→ SET PROBLEM A: In the blog text on domestic abuse, what does the writer give as the first rule of leaving the abuse behind?
→ SET PROBLEM B: Pick up the blog text on domestic abuse after its final sentence and continue writing it.

→ TEXT EXTRACT:
++++++++

Domestic violence counselors will tell you about the cycle of abuse, about power and control, how the whole objective of these relationships is to wear the victim down until she (or even he) is a shell of who they were. Most people off the street can tell you that. What isn't so commonly known, is that a lot of time, the roles of aggressor-victim are blurred over time. The aggressor plays victim, and the victim gets aggressive...things spiral out of control faster than a bad night in Tijuana.
He has two arrests, you have countless bruises, he scares away all your friends and family...but you're the bad guy. He threatens to kill you, the kids you have in common and all your family, but you're the one who's crazy. He gets tackled by the cops after slitting his wrists and threatening suicide, but it's all your fault.
If you could just shut your mouth when he told you "enough", he wouldn't have to hit you. He's never hit any one before, it's something in you that brings it out. He hates you and wants you to die, he loves you more than anyone ever has or ever will, and he can't live without you.
The social workers come in and take your kids. Your daughter is throwing violent tantrums and calling her dolls "nasty whores". You cry every night, wondering what happened. You stay with him, because that's the only way he says you will ever see your children again. You make a move and leave him, and the social workers say if you hadn't, you never would have seen them again. But he still says YOU'RE the bad parent.
You have custody, and he doesn't. But you're the worst mother in the world.
The first rule of leaving the abuse behind, take it from me: live in reality. Because the aforementioned, is not reality.
The aftermath is, you can't trust yourself. How could I now? I lived like this for YEARS, people. I believed that every warped and twisted lie that came out of his mouth was truth, absolute. Living with this man was like looking at the world around me through a kaleidoscope. Everything is distorted, fragmented. Coming out of that, I have to imagine, is like kicking a hard drug. You question everything around you.
I try every day to live in reality. I try to remember that not every man that approaches me wants to control me, use me, murder me, or diddle my kids. But it's hard. Look at what I chose to marry, look at how I chose to father my children.
How can I really trust my own judgement??

Thursday, July 28, 2011

My Ode to the whole freakin' BatShit Clan.

Ok, Parker. Me, Holding things back? Nah.
Parker of Fuck you Friday (which will probably win a Pulitzer by the time I'm done posting, because he, like me, is super-famous on the web), left me a comment on my "Bad Judgement Call" post for leaving out what I said to Mama BatShit.
Me, holding things back? Nuh, uh, buddy...I am totally unfiltered.
So I will elaborate. But I HAVE TO leave out personal details about their family that I so kindly threw into her fat redneck face, classy lady that I am. Why? Well, I'm already going to hell. I don't want to get into the "sodomized with a pineapple and made to listen to ICP" section. Ok??

++++++++

→ EXTRACTED ENTRIES:
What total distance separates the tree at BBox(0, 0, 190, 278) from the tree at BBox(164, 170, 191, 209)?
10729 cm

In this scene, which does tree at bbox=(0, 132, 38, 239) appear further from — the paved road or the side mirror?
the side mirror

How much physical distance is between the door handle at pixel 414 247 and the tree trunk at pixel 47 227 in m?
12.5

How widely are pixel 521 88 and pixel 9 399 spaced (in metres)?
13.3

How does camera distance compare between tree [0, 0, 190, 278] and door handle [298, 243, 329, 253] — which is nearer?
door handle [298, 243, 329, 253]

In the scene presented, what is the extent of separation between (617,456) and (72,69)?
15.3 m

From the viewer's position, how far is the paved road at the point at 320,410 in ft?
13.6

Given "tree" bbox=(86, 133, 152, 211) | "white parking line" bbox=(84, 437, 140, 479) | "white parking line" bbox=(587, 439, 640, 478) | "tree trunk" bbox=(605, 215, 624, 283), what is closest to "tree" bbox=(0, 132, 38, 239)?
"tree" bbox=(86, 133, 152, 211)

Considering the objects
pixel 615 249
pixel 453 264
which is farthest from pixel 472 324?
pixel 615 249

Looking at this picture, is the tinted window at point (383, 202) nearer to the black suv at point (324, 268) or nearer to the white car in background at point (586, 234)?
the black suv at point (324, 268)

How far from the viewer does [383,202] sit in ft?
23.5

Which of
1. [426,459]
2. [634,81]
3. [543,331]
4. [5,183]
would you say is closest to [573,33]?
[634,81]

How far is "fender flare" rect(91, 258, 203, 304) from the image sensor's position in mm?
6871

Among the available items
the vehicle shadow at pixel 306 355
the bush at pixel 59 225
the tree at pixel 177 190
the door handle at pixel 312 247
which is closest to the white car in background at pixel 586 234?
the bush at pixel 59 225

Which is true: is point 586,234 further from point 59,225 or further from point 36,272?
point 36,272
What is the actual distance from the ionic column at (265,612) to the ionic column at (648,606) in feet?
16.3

++++++++

→ TASK RESULT A: Live in reality.

→ TASK RESULT B:
So, as soon as this woman alluded that she was aware of "my opinion" of her family, I let loose. Like a thirteen year old girl, via text message.
Well, in my defense, trashy woman like to yell a lot when you start telling them undeniable truths about their own menial existences. Somehow, to these woman, if they can't hear the words coming out of your mouth, it never happened, and is somehow less true. You can't yell over written word. Black and white, there is it, ready to seek and destroy.
So, I told her what I thought. I will tell you all what I think, ahem, PARKER.
Follow me here, though. You need some back story. Otherwise I just come off as the most heartless human being on the planet. I am not. So follow me on the back story.
The reason I am getting divorced, blogging, raising my children alone and ready to move on with my life is:
My husband used to beat me.
Big surprise, right? Me, with the eight billion children under the age of six, with the cutoff jean shorts, pack of Newports, crappy apartment and depressing finances...has an abusive husband?! Preposterous! But yes, it is true. And domestic violence is no laughing matter.
But fat rednecks are.
So, I told Mama BatShit was an incredible enabler she is. That she raised my husband and his siblings to believe, conclusively, that this sort of behavior (as well as the recreational use of drugs, alcohol, and questionable parenting) is somehow acceptable, excusable, some one else's fault.
Which is true. When I was seven months pregnant, BatShit and I got into an argument. I am a total bitch, particularly in arguments, if you couldn't tell. I spew venom like a damn camel spider. He knocked me unconscious, seven months pregnant with his eldest son. WHILE ON THE PHONE WITH HIS MOTHER. What did this vestige of materal wisdom do? Call the police? Call an ambulance? Admonish her son for his bad behavior and insist he seek intervention immediately? Nope. It was my fault. If I wasn't so mean to her son, if I didn't compare him to my ex's when I got angry, if I could just do what he told me to, what he wanted me to do, then he wouldn't get pushed so far as to hit me. Pregnant. With his child.
Clearly, she is a genius.
Shittiest. Mother. Ever.
So, this is why I call her an enabler. It's not mincing words. It's what she is.
I brought up a couple instances of trauma in BatShit's life that are clearly her fault. It is our job as parents to protect our children. I won't let my own husband beat or degrade me in front of our children. For their protection. I would never let harm come to them. She did. To all of her children. They are dysfunctional, poorly educated, unhappy, petty adults because of it. Mothers are supposed to protect their children, it's the basic task of parenthood, an animalistic instinct. Well, guess what, Mama Batshit? You FAILED.
And now my children suffer for it.
I congratulated her on raising a unemployed, thirty-something, mentally ill abusive loser.
I told her next time she wants to blame someone for his problems, she should look in a mirror.
And I told them all, they need to stay the fuck away from my children.
For pretty good reason.
To elaborate, here are some awesome bits of parental advice I have recieved from the BatShit clan:
If a toddler gets in to the biting phase, simply bite them back. Toddlers have no empathy. They are not mature enough to develop it. So "ouch, it hurts when mommy bites me", does not equate to "it hurts when I bite others". And besides, isn't biting a child included in the statute of child abuse?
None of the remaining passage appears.